Pada lokasi yang menerapkan paket teknologi secara optimal, budidaya padi PM-AAS diharapkan mampu mendorong produktivitas hingga 10 ton per hektare. Target tersebut menjadi salah satu motivasi untuk memperkuat penerapan teknologi dan meningkatkan kapasitas petani dalam mengelola usaha tani secara lebih modern.
Kepala Dinas Pertanian Kabupaten Aceh Barat Daya menegaskan bahwa peningkatan produksi padi harus terus didorong melalui penerapan teknologi dan sistem budidaya yang lebih intensif.
“Peningkatan produksi harus terus kita upayakan melalui penerapan budidaya padi PM-AAS. Dengan penerapan teknologi dan sistem budidaya yang tepat, kita menargetkan produktivitas padi dapat terus ditingkatkan hingga mencapai 10 ton per hektare,” ujarnya.
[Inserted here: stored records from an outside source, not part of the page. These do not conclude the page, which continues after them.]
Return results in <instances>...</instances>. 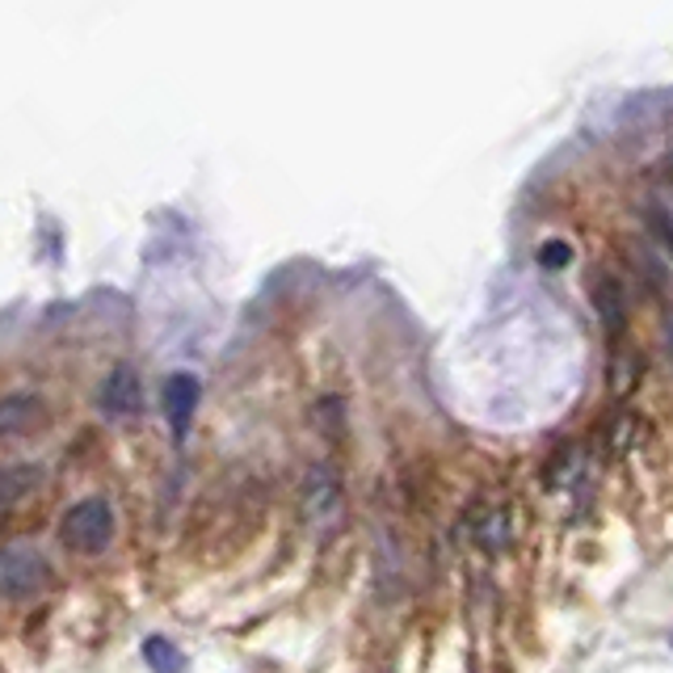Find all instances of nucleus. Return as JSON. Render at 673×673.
I'll return each mask as SVG.
<instances>
[{
  "instance_id": "f257e3e1",
  "label": "nucleus",
  "mask_w": 673,
  "mask_h": 673,
  "mask_svg": "<svg viewBox=\"0 0 673 673\" xmlns=\"http://www.w3.org/2000/svg\"><path fill=\"white\" fill-rule=\"evenodd\" d=\"M60 539H64L67 551H80V556L105 551L110 539H114V510H110V501L89 497V501L72 506L64 526H60Z\"/></svg>"
},
{
  "instance_id": "20e7f679",
  "label": "nucleus",
  "mask_w": 673,
  "mask_h": 673,
  "mask_svg": "<svg viewBox=\"0 0 673 673\" xmlns=\"http://www.w3.org/2000/svg\"><path fill=\"white\" fill-rule=\"evenodd\" d=\"M101 413L105 417H130L144 409V387H139V375L130 366H114L110 379L101 384Z\"/></svg>"
},
{
  "instance_id": "9d476101",
  "label": "nucleus",
  "mask_w": 673,
  "mask_h": 673,
  "mask_svg": "<svg viewBox=\"0 0 673 673\" xmlns=\"http://www.w3.org/2000/svg\"><path fill=\"white\" fill-rule=\"evenodd\" d=\"M539 265L551 270V274H556V270H569V265H573V249H569L564 240H551V245L539 249Z\"/></svg>"
},
{
  "instance_id": "f03ea898",
  "label": "nucleus",
  "mask_w": 673,
  "mask_h": 673,
  "mask_svg": "<svg viewBox=\"0 0 673 673\" xmlns=\"http://www.w3.org/2000/svg\"><path fill=\"white\" fill-rule=\"evenodd\" d=\"M47 585V556L34 544H9L0 551V598L26 602Z\"/></svg>"
},
{
  "instance_id": "423d86ee",
  "label": "nucleus",
  "mask_w": 673,
  "mask_h": 673,
  "mask_svg": "<svg viewBox=\"0 0 673 673\" xmlns=\"http://www.w3.org/2000/svg\"><path fill=\"white\" fill-rule=\"evenodd\" d=\"M38 417H42V400L38 396H4L0 400V438L30 429Z\"/></svg>"
},
{
  "instance_id": "39448f33",
  "label": "nucleus",
  "mask_w": 673,
  "mask_h": 673,
  "mask_svg": "<svg viewBox=\"0 0 673 673\" xmlns=\"http://www.w3.org/2000/svg\"><path fill=\"white\" fill-rule=\"evenodd\" d=\"M303 510H308V518H312L321 531H328V526L341 518V493H337V484L328 481V476H321V481L308 488Z\"/></svg>"
},
{
  "instance_id": "1a4fd4ad",
  "label": "nucleus",
  "mask_w": 673,
  "mask_h": 673,
  "mask_svg": "<svg viewBox=\"0 0 673 673\" xmlns=\"http://www.w3.org/2000/svg\"><path fill=\"white\" fill-rule=\"evenodd\" d=\"M594 295H598V312H602L607 328H623V295H619V287L602 278V283L594 287Z\"/></svg>"
},
{
  "instance_id": "6e6552de",
  "label": "nucleus",
  "mask_w": 673,
  "mask_h": 673,
  "mask_svg": "<svg viewBox=\"0 0 673 673\" xmlns=\"http://www.w3.org/2000/svg\"><path fill=\"white\" fill-rule=\"evenodd\" d=\"M144 661H148V670H152V673H186V670H190L186 652H182V648H177L173 640H164V636L144 640Z\"/></svg>"
},
{
  "instance_id": "7ed1b4c3",
  "label": "nucleus",
  "mask_w": 673,
  "mask_h": 673,
  "mask_svg": "<svg viewBox=\"0 0 673 673\" xmlns=\"http://www.w3.org/2000/svg\"><path fill=\"white\" fill-rule=\"evenodd\" d=\"M198 400H202V384L194 379L190 371H177L164 384V413H169V425H173V438H186L194 413H198Z\"/></svg>"
},
{
  "instance_id": "0eeeda50",
  "label": "nucleus",
  "mask_w": 673,
  "mask_h": 673,
  "mask_svg": "<svg viewBox=\"0 0 673 673\" xmlns=\"http://www.w3.org/2000/svg\"><path fill=\"white\" fill-rule=\"evenodd\" d=\"M38 481H42V468H34V463L0 468V510H4V506H13V501H22V497H26Z\"/></svg>"
}]
</instances>
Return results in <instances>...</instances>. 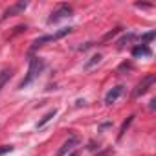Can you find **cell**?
<instances>
[{"instance_id": "obj_1", "label": "cell", "mask_w": 156, "mask_h": 156, "mask_svg": "<svg viewBox=\"0 0 156 156\" xmlns=\"http://www.w3.org/2000/svg\"><path fill=\"white\" fill-rule=\"evenodd\" d=\"M44 61L41 59V57H31L30 59V68H28V73L24 75V79H22V83H20V87L19 88H26V87H30L37 77L41 75V72L44 70Z\"/></svg>"}, {"instance_id": "obj_2", "label": "cell", "mask_w": 156, "mask_h": 156, "mask_svg": "<svg viewBox=\"0 0 156 156\" xmlns=\"http://www.w3.org/2000/svg\"><path fill=\"white\" fill-rule=\"evenodd\" d=\"M73 28H61V30H57L55 33H51V35H44V37H39V39H35L33 42H31V48H30V51H35L37 48H41V46H44L46 42H51V41H59V39H62V37H66L70 31H72Z\"/></svg>"}, {"instance_id": "obj_3", "label": "cell", "mask_w": 156, "mask_h": 156, "mask_svg": "<svg viewBox=\"0 0 156 156\" xmlns=\"http://www.w3.org/2000/svg\"><path fill=\"white\" fill-rule=\"evenodd\" d=\"M72 13H73L72 6L61 4V6L48 17V24H55V22H59V20H62V19H68V17H72Z\"/></svg>"}, {"instance_id": "obj_4", "label": "cell", "mask_w": 156, "mask_h": 156, "mask_svg": "<svg viewBox=\"0 0 156 156\" xmlns=\"http://www.w3.org/2000/svg\"><path fill=\"white\" fill-rule=\"evenodd\" d=\"M79 136H75V134H72V136H68V140L59 147V151H57V154L55 156H68L70 152H73V149L79 145Z\"/></svg>"}, {"instance_id": "obj_5", "label": "cell", "mask_w": 156, "mask_h": 156, "mask_svg": "<svg viewBox=\"0 0 156 156\" xmlns=\"http://www.w3.org/2000/svg\"><path fill=\"white\" fill-rule=\"evenodd\" d=\"M154 81H156V75H154V73H149V75H145V77H143V81H141V83H140V85L134 88V92H132V98L136 99V98L143 96V94H145V92H147V90H149L152 85H154Z\"/></svg>"}, {"instance_id": "obj_6", "label": "cell", "mask_w": 156, "mask_h": 156, "mask_svg": "<svg viewBox=\"0 0 156 156\" xmlns=\"http://www.w3.org/2000/svg\"><path fill=\"white\" fill-rule=\"evenodd\" d=\"M26 8H28V2H17V4L9 6V8L2 13V20H6V19H9V17H15V15L24 13V9H26Z\"/></svg>"}, {"instance_id": "obj_7", "label": "cell", "mask_w": 156, "mask_h": 156, "mask_svg": "<svg viewBox=\"0 0 156 156\" xmlns=\"http://www.w3.org/2000/svg\"><path fill=\"white\" fill-rule=\"evenodd\" d=\"M123 92H125V87L123 85H118V87H114L112 90H108L107 92V96H105V103L107 105H112V103H116L121 96H123Z\"/></svg>"}, {"instance_id": "obj_8", "label": "cell", "mask_w": 156, "mask_h": 156, "mask_svg": "<svg viewBox=\"0 0 156 156\" xmlns=\"http://www.w3.org/2000/svg\"><path fill=\"white\" fill-rule=\"evenodd\" d=\"M152 51H151V48L147 44H136L132 48V57H149Z\"/></svg>"}, {"instance_id": "obj_9", "label": "cell", "mask_w": 156, "mask_h": 156, "mask_svg": "<svg viewBox=\"0 0 156 156\" xmlns=\"http://www.w3.org/2000/svg\"><path fill=\"white\" fill-rule=\"evenodd\" d=\"M11 75H13V70L11 68H4L2 72H0V90L6 87V83L11 79Z\"/></svg>"}, {"instance_id": "obj_10", "label": "cell", "mask_w": 156, "mask_h": 156, "mask_svg": "<svg viewBox=\"0 0 156 156\" xmlns=\"http://www.w3.org/2000/svg\"><path fill=\"white\" fill-rule=\"evenodd\" d=\"M55 116H57V110H55V108H53V110H50V112H46V114L42 116V119L37 123V129H42V127H44L46 123H50V121H51Z\"/></svg>"}, {"instance_id": "obj_11", "label": "cell", "mask_w": 156, "mask_h": 156, "mask_svg": "<svg viewBox=\"0 0 156 156\" xmlns=\"http://www.w3.org/2000/svg\"><path fill=\"white\" fill-rule=\"evenodd\" d=\"M134 39H136V33H132V31H130V33H127V35H123V37L118 41V48H119V50H121V48H125V46H127V44H130Z\"/></svg>"}, {"instance_id": "obj_12", "label": "cell", "mask_w": 156, "mask_h": 156, "mask_svg": "<svg viewBox=\"0 0 156 156\" xmlns=\"http://www.w3.org/2000/svg\"><path fill=\"white\" fill-rule=\"evenodd\" d=\"M101 59H103V57H101L99 53L92 55V57H90V59H88V61L85 62V70H87V72H88V70H92V68H94L96 64H99V62H101Z\"/></svg>"}, {"instance_id": "obj_13", "label": "cell", "mask_w": 156, "mask_h": 156, "mask_svg": "<svg viewBox=\"0 0 156 156\" xmlns=\"http://www.w3.org/2000/svg\"><path fill=\"white\" fill-rule=\"evenodd\" d=\"M132 121H134V114H132V116H129V118L123 121V125H121V129H119V134H118V140H121V138H123V134L127 132V129L130 127V123H132Z\"/></svg>"}, {"instance_id": "obj_14", "label": "cell", "mask_w": 156, "mask_h": 156, "mask_svg": "<svg viewBox=\"0 0 156 156\" xmlns=\"http://www.w3.org/2000/svg\"><path fill=\"white\" fill-rule=\"evenodd\" d=\"M154 37H156V31L151 30V31H147V33H143V35L140 37V44H147V46H149V42H151Z\"/></svg>"}, {"instance_id": "obj_15", "label": "cell", "mask_w": 156, "mask_h": 156, "mask_svg": "<svg viewBox=\"0 0 156 156\" xmlns=\"http://www.w3.org/2000/svg\"><path fill=\"white\" fill-rule=\"evenodd\" d=\"M119 31H121V28H114L112 31H108V33H107V35H105V37L101 39V42H103V44H107V42H108V41H110L112 37H116V35H118Z\"/></svg>"}, {"instance_id": "obj_16", "label": "cell", "mask_w": 156, "mask_h": 156, "mask_svg": "<svg viewBox=\"0 0 156 156\" xmlns=\"http://www.w3.org/2000/svg\"><path fill=\"white\" fill-rule=\"evenodd\" d=\"M130 68H132V64H130V62H123V64L118 68V72H119V73H123V72H127V70H130Z\"/></svg>"}, {"instance_id": "obj_17", "label": "cell", "mask_w": 156, "mask_h": 156, "mask_svg": "<svg viewBox=\"0 0 156 156\" xmlns=\"http://www.w3.org/2000/svg\"><path fill=\"white\" fill-rule=\"evenodd\" d=\"M11 151H13L11 145H2V147H0V156H4L6 152H11Z\"/></svg>"}, {"instance_id": "obj_18", "label": "cell", "mask_w": 156, "mask_h": 156, "mask_svg": "<svg viewBox=\"0 0 156 156\" xmlns=\"http://www.w3.org/2000/svg\"><path fill=\"white\" fill-rule=\"evenodd\" d=\"M107 154H108V151H103V152H101L99 156H107Z\"/></svg>"}, {"instance_id": "obj_19", "label": "cell", "mask_w": 156, "mask_h": 156, "mask_svg": "<svg viewBox=\"0 0 156 156\" xmlns=\"http://www.w3.org/2000/svg\"><path fill=\"white\" fill-rule=\"evenodd\" d=\"M68 156H77V152H70V154H68Z\"/></svg>"}]
</instances>
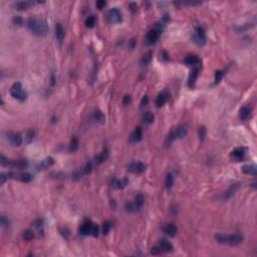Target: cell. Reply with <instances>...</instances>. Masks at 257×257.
I'll return each instance as SVG.
<instances>
[{
    "instance_id": "20",
    "label": "cell",
    "mask_w": 257,
    "mask_h": 257,
    "mask_svg": "<svg viewBox=\"0 0 257 257\" xmlns=\"http://www.w3.org/2000/svg\"><path fill=\"white\" fill-rule=\"evenodd\" d=\"M164 231H165V233L169 235V236L174 237L176 233H177V227H176L173 223L167 224L164 228Z\"/></svg>"
},
{
    "instance_id": "22",
    "label": "cell",
    "mask_w": 257,
    "mask_h": 257,
    "mask_svg": "<svg viewBox=\"0 0 257 257\" xmlns=\"http://www.w3.org/2000/svg\"><path fill=\"white\" fill-rule=\"evenodd\" d=\"M10 166L18 168V169H24L27 167V162L25 160H11V162H10Z\"/></svg>"
},
{
    "instance_id": "10",
    "label": "cell",
    "mask_w": 257,
    "mask_h": 257,
    "mask_svg": "<svg viewBox=\"0 0 257 257\" xmlns=\"http://www.w3.org/2000/svg\"><path fill=\"white\" fill-rule=\"evenodd\" d=\"M184 63L185 64H187L189 66H197V65H200L201 64V61H200L199 57L195 54H189L187 55L186 57L184 58Z\"/></svg>"
},
{
    "instance_id": "50",
    "label": "cell",
    "mask_w": 257,
    "mask_h": 257,
    "mask_svg": "<svg viewBox=\"0 0 257 257\" xmlns=\"http://www.w3.org/2000/svg\"><path fill=\"white\" fill-rule=\"evenodd\" d=\"M160 56H161V58L163 59L164 61H167L168 59H169V55H168V53H167L166 51H162L161 54H160Z\"/></svg>"
},
{
    "instance_id": "19",
    "label": "cell",
    "mask_w": 257,
    "mask_h": 257,
    "mask_svg": "<svg viewBox=\"0 0 257 257\" xmlns=\"http://www.w3.org/2000/svg\"><path fill=\"white\" fill-rule=\"evenodd\" d=\"M168 97H169V94L167 93H165V91H163V93H161L158 94V97L156 98V105H157V107H162L165 103L168 100Z\"/></svg>"
},
{
    "instance_id": "9",
    "label": "cell",
    "mask_w": 257,
    "mask_h": 257,
    "mask_svg": "<svg viewBox=\"0 0 257 257\" xmlns=\"http://www.w3.org/2000/svg\"><path fill=\"white\" fill-rule=\"evenodd\" d=\"M108 18L112 23H119L122 20L121 12L118 8H112L108 13Z\"/></svg>"
},
{
    "instance_id": "35",
    "label": "cell",
    "mask_w": 257,
    "mask_h": 257,
    "mask_svg": "<svg viewBox=\"0 0 257 257\" xmlns=\"http://www.w3.org/2000/svg\"><path fill=\"white\" fill-rule=\"evenodd\" d=\"M34 136H35V133L33 130H28L25 134V140H26V143H31L32 142V140L34 139Z\"/></svg>"
},
{
    "instance_id": "31",
    "label": "cell",
    "mask_w": 257,
    "mask_h": 257,
    "mask_svg": "<svg viewBox=\"0 0 257 257\" xmlns=\"http://www.w3.org/2000/svg\"><path fill=\"white\" fill-rule=\"evenodd\" d=\"M143 119H144V122H145V124H148V125H150V124H152V123L154 122V119H155V117H154V115L152 114V112H147L145 115H144V117H143Z\"/></svg>"
},
{
    "instance_id": "30",
    "label": "cell",
    "mask_w": 257,
    "mask_h": 257,
    "mask_svg": "<svg viewBox=\"0 0 257 257\" xmlns=\"http://www.w3.org/2000/svg\"><path fill=\"white\" fill-rule=\"evenodd\" d=\"M174 182H175V180H174L173 175H172V174H168L167 177H166V180H165V185H166V188L170 190L172 187H173Z\"/></svg>"
},
{
    "instance_id": "13",
    "label": "cell",
    "mask_w": 257,
    "mask_h": 257,
    "mask_svg": "<svg viewBox=\"0 0 257 257\" xmlns=\"http://www.w3.org/2000/svg\"><path fill=\"white\" fill-rule=\"evenodd\" d=\"M54 164V160L53 158L51 157H47L46 159L40 161V163H38V165L36 166L37 170H45V169H47L49 167H51L52 165Z\"/></svg>"
},
{
    "instance_id": "23",
    "label": "cell",
    "mask_w": 257,
    "mask_h": 257,
    "mask_svg": "<svg viewBox=\"0 0 257 257\" xmlns=\"http://www.w3.org/2000/svg\"><path fill=\"white\" fill-rule=\"evenodd\" d=\"M159 246H160L161 250L164 251V252H171L172 250H173V245H172V243H170V242L167 241V240H162Z\"/></svg>"
},
{
    "instance_id": "21",
    "label": "cell",
    "mask_w": 257,
    "mask_h": 257,
    "mask_svg": "<svg viewBox=\"0 0 257 257\" xmlns=\"http://www.w3.org/2000/svg\"><path fill=\"white\" fill-rule=\"evenodd\" d=\"M55 36L59 41H61L64 38V29L61 23H56L55 25Z\"/></svg>"
},
{
    "instance_id": "38",
    "label": "cell",
    "mask_w": 257,
    "mask_h": 257,
    "mask_svg": "<svg viewBox=\"0 0 257 257\" xmlns=\"http://www.w3.org/2000/svg\"><path fill=\"white\" fill-rule=\"evenodd\" d=\"M223 77V72L222 70H216L215 72V79H214V84H218Z\"/></svg>"
},
{
    "instance_id": "28",
    "label": "cell",
    "mask_w": 257,
    "mask_h": 257,
    "mask_svg": "<svg viewBox=\"0 0 257 257\" xmlns=\"http://www.w3.org/2000/svg\"><path fill=\"white\" fill-rule=\"evenodd\" d=\"M108 148H105V149L101 151V153L98 155L97 156V162L98 163H103V162H105V160L108 158Z\"/></svg>"
},
{
    "instance_id": "52",
    "label": "cell",
    "mask_w": 257,
    "mask_h": 257,
    "mask_svg": "<svg viewBox=\"0 0 257 257\" xmlns=\"http://www.w3.org/2000/svg\"><path fill=\"white\" fill-rule=\"evenodd\" d=\"M1 225H2V226H4V227L8 226V225H9V221L7 220L4 216H2V217H1Z\"/></svg>"
},
{
    "instance_id": "33",
    "label": "cell",
    "mask_w": 257,
    "mask_h": 257,
    "mask_svg": "<svg viewBox=\"0 0 257 257\" xmlns=\"http://www.w3.org/2000/svg\"><path fill=\"white\" fill-rule=\"evenodd\" d=\"M94 119L97 122H100V123H104L105 122V116L103 115V112H100V111H96L94 112Z\"/></svg>"
},
{
    "instance_id": "29",
    "label": "cell",
    "mask_w": 257,
    "mask_h": 257,
    "mask_svg": "<svg viewBox=\"0 0 257 257\" xmlns=\"http://www.w3.org/2000/svg\"><path fill=\"white\" fill-rule=\"evenodd\" d=\"M144 201H145V199H144L143 194H138L135 197V201H134V203H135V205L138 207V209L140 210L144 205Z\"/></svg>"
},
{
    "instance_id": "41",
    "label": "cell",
    "mask_w": 257,
    "mask_h": 257,
    "mask_svg": "<svg viewBox=\"0 0 257 257\" xmlns=\"http://www.w3.org/2000/svg\"><path fill=\"white\" fill-rule=\"evenodd\" d=\"M91 170H93V164H91V162H89V163H87L86 166H84V168L83 169V173L87 175V174L90 173Z\"/></svg>"
},
{
    "instance_id": "2",
    "label": "cell",
    "mask_w": 257,
    "mask_h": 257,
    "mask_svg": "<svg viewBox=\"0 0 257 257\" xmlns=\"http://www.w3.org/2000/svg\"><path fill=\"white\" fill-rule=\"evenodd\" d=\"M215 239L218 243L221 244H228L230 246H236L240 244L243 241V237L239 234H231V235H224V234H216Z\"/></svg>"
},
{
    "instance_id": "44",
    "label": "cell",
    "mask_w": 257,
    "mask_h": 257,
    "mask_svg": "<svg viewBox=\"0 0 257 257\" xmlns=\"http://www.w3.org/2000/svg\"><path fill=\"white\" fill-rule=\"evenodd\" d=\"M10 162L11 160L8 159V158H6L5 156H1V161H0V163H1L2 166H10Z\"/></svg>"
},
{
    "instance_id": "6",
    "label": "cell",
    "mask_w": 257,
    "mask_h": 257,
    "mask_svg": "<svg viewBox=\"0 0 257 257\" xmlns=\"http://www.w3.org/2000/svg\"><path fill=\"white\" fill-rule=\"evenodd\" d=\"M128 170L134 174H141L146 170V165L140 161H135L129 165Z\"/></svg>"
},
{
    "instance_id": "42",
    "label": "cell",
    "mask_w": 257,
    "mask_h": 257,
    "mask_svg": "<svg viewBox=\"0 0 257 257\" xmlns=\"http://www.w3.org/2000/svg\"><path fill=\"white\" fill-rule=\"evenodd\" d=\"M90 235H93L94 237H97L98 235V226L97 224L93 223V226H91V229H90Z\"/></svg>"
},
{
    "instance_id": "36",
    "label": "cell",
    "mask_w": 257,
    "mask_h": 257,
    "mask_svg": "<svg viewBox=\"0 0 257 257\" xmlns=\"http://www.w3.org/2000/svg\"><path fill=\"white\" fill-rule=\"evenodd\" d=\"M96 24V18L94 16H90L86 19V26L89 28H93Z\"/></svg>"
},
{
    "instance_id": "37",
    "label": "cell",
    "mask_w": 257,
    "mask_h": 257,
    "mask_svg": "<svg viewBox=\"0 0 257 257\" xmlns=\"http://www.w3.org/2000/svg\"><path fill=\"white\" fill-rule=\"evenodd\" d=\"M174 4H176V5H199V4H202V2H200V1H180V2H175Z\"/></svg>"
},
{
    "instance_id": "40",
    "label": "cell",
    "mask_w": 257,
    "mask_h": 257,
    "mask_svg": "<svg viewBox=\"0 0 257 257\" xmlns=\"http://www.w3.org/2000/svg\"><path fill=\"white\" fill-rule=\"evenodd\" d=\"M22 236L25 240H31V239H33V237H34V233H33V231H31V230H25L23 232Z\"/></svg>"
},
{
    "instance_id": "48",
    "label": "cell",
    "mask_w": 257,
    "mask_h": 257,
    "mask_svg": "<svg viewBox=\"0 0 257 257\" xmlns=\"http://www.w3.org/2000/svg\"><path fill=\"white\" fill-rule=\"evenodd\" d=\"M13 23L14 24H17V25H20L21 23H22V18H21L20 16H15L14 18L12 19Z\"/></svg>"
},
{
    "instance_id": "45",
    "label": "cell",
    "mask_w": 257,
    "mask_h": 257,
    "mask_svg": "<svg viewBox=\"0 0 257 257\" xmlns=\"http://www.w3.org/2000/svg\"><path fill=\"white\" fill-rule=\"evenodd\" d=\"M206 128L205 127H201L199 130V136H200V139H201V141H204V139H205V137H206Z\"/></svg>"
},
{
    "instance_id": "16",
    "label": "cell",
    "mask_w": 257,
    "mask_h": 257,
    "mask_svg": "<svg viewBox=\"0 0 257 257\" xmlns=\"http://www.w3.org/2000/svg\"><path fill=\"white\" fill-rule=\"evenodd\" d=\"M91 226H93V223H91V221H90V220H86L82 225H80L79 232H80V233H82L83 235L90 234Z\"/></svg>"
},
{
    "instance_id": "49",
    "label": "cell",
    "mask_w": 257,
    "mask_h": 257,
    "mask_svg": "<svg viewBox=\"0 0 257 257\" xmlns=\"http://www.w3.org/2000/svg\"><path fill=\"white\" fill-rule=\"evenodd\" d=\"M130 103H131V96L127 94V96L124 97V100H123V104H124L125 105H129Z\"/></svg>"
},
{
    "instance_id": "47",
    "label": "cell",
    "mask_w": 257,
    "mask_h": 257,
    "mask_svg": "<svg viewBox=\"0 0 257 257\" xmlns=\"http://www.w3.org/2000/svg\"><path fill=\"white\" fill-rule=\"evenodd\" d=\"M148 103H149V97H148L147 96H145L142 98V101H141V104H140L141 105H140L141 108H143L144 107H146V105H148Z\"/></svg>"
},
{
    "instance_id": "32",
    "label": "cell",
    "mask_w": 257,
    "mask_h": 257,
    "mask_svg": "<svg viewBox=\"0 0 257 257\" xmlns=\"http://www.w3.org/2000/svg\"><path fill=\"white\" fill-rule=\"evenodd\" d=\"M69 151L70 152H75V151L79 149V140L76 138H72V141H70V144H69Z\"/></svg>"
},
{
    "instance_id": "24",
    "label": "cell",
    "mask_w": 257,
    "mask_h": 257,
    "mask_svg": "<svg viewBox=\"0 0 257 257\" xmlns=\"http://www.w3.org/2000/svg\"><path fill=\"white\" fill-rule=\"evenodd\" d=\"M175 132H176V136H177V139H183L187 135V128L184 126L178 127V128L175 129Z\"/></svg>"
},
{
    "instance_id": "25",
    "label": "cell",
    "mask_w": 257,
    "mask_h": 257,
    "mask_svg": "<svg viewBox=\"0 0 257 257\" xmlns=\"http://www.w3.org/2000/svg\"><path fill=\"white\" fill-rule=\"evenodd\" d=\"M115 187L117 189H124L126 188L127 186L129 185V180L127 178H122V179H119L115 182Z\"/></svg>"
},
{
    "instance_id": "5",
    "label": "cell",
    "mask_w": 257,
    "mask_h": 257,
    "mask_svg": "<svg viewBox=\"0 0 257 257\" xmlns=\"http://www.w3.org/2000/svg\"><path fill=\"white\" fill-rule=\"evenodd\" d=\"M194 41L196 42L197 44L200 45V46H202L206 43V33H205V30L203 29L202 27H196L195 28V31H194Z\"/></svg>"
},
{
    "instance_id": "43",
    "label": "cell",
    "mask_w": 257,
    "mask_h": 257,
    "mask_svg": "<svg viewBox=\"0 0 257 257\" xmlns=\"http://www.w3.org/2000/svg\"><path fill=\"white\" fill-rule=\"evenodd\" d=\"M112 228V223L111 222H105L104 223V226H103V233L104 234H108V232H110Z\"/></svg>"
},
{
    "instance_id": "12",
    "label": "cell",
    "mask_w": 257,
    "mask_h": 257,
    "mask_svg": "<svg viewBox=\"0 0 257 257\" xmlns=\"http://www.w3.org/2000/svg\"><path fill=\"white\" fill-rule=\"evenodd\" d=\"M200 66H201V64L197 65V66H194L193 69H192L191 73H190L189 80H188V84H189L190 87L194 86V84L196 83V79H197V77H198V75H199V72H200Z\"/></svg>"
},
{
    "instance_id": "54",
    "label": "cell",
    "mask_w": 257,
    "mask_h": 257,
    "mask_svg": "<svg viewBox=\"0 0 257 257\" xmlns=\"http://www.w3.org/2000/svg\"><path fill=\"white\" fill-rule=\"evenodd\" d=\"M130 6H131V10H132V11L136 12V10H137V4H136V3H134V2L130 3Z\"/></svg>"
},
{
    "instance_id": "8",
    "label": "cell",
    "mask_w": 257,
    "mask_h": 257,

Upaya peningkatan produktivitas tersebut juga menjadi bagian dari agenda pembangunan pertanian yang tidak hanya berorientasi pada peningkatan produksi, tetapi juga peningkatan kesejahteraan petani. Produktivitas yang lebih tinggi diharapkan dapat memberikan dampak terhadap efisiensi usaha tani dan peningkatan pendapatan petani.
Kepala BRMP Aceh menekankan bahwa keberhasilan penerapan PM-AAS membutuhkan sinergi dan pendampingan yang kuat hingga tingkat lapangan. Penyuluh dan BPP memiliki peran strategis dalam memastikan teknologi yang diperkenalkan dapat dipahami dan diterapkan oleh petani sesuai kondisi wilayah.
“Modernisasi pertanian bukan hanya tentang penggunaan teknologi, tetapi juga bagaimana teknologi tersebut dapat diterapkan secara tepat oleh petani dan memberikan manfaat nyata. Karena itu, koordinasi dan pendampingan di lapangan menjadi bagian yang sangat penting,” ujarnya.
BRMP Aceh akan terus mendorong perluasan penerapan PM-AAS di berbagai wilayah Aceh melalui penguatan koordinasi dengan pemerintah daerah, dinas pertanian, penyuluh, BPP, kelompok tani, dan pemangku kepentingan lainnya.
Melalui penerapan budidaya padi yang lebih modern, terencana, dan berbasis teknologi, BRMP Aceh optimistis produktivitas padi di Aceh dapat terus ditingkatkan. Langkah tersebut sekaligus menjadi bagian dari upaya memperkuat ketahanan pangan dan mendorong terwujudnya pertanian yang lebih produktif, efisien, dan berkelanjutan.